◆ To do ◆
Please answer from the abstract below on search engines and privacy: which case does the paper use as its case study?
[start of Given passage]
74 Pages Posted: 11 Sep 2013 Last revised: 1 Apr 2014
Date Written: September 6, 2013
Search engines can be portrayed both as champions of freedom and as agents of surveillance. By facilitating the retrieval of online data, they enable a global public to seek, receive and impart information. Where information about individuals is concerned, however, search engine services can also pose a risk to privacy. Due to the increase in personal information available online, search engine providers are frequently confronted with requests to remove certain web pages from their search results. A ‘notice-and-takedown’ procedure, similar to the one employed for copyright purposes, could offer considerable relief for the individuals’ concerned. However, questions have been raised regarding the compatibility of such mechanisms with the fundamental rights to freedom of expression, due process, as well as the principle of proportionality. The objective of this paper is to analyze whether the different interests at stake can be adequately reconciled within the framework of EU Data Protection Directive 95/46, using Google Spain (C-131/12) as a case study.
[end of Given passage]
[start of Given data]
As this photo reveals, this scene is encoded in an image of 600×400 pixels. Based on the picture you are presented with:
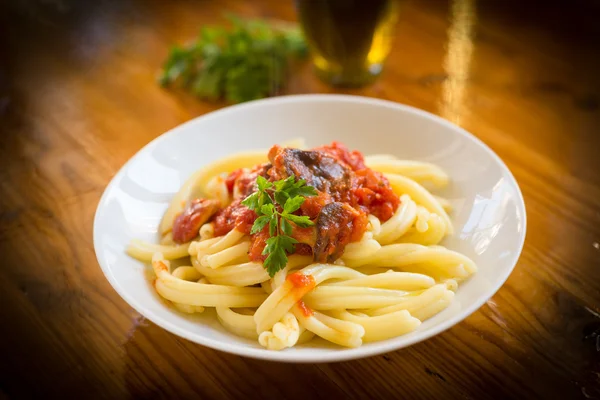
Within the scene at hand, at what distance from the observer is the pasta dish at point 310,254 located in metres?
[end of Given data]
◆ Solution for this problem ◆
Google Spain (C-131/12)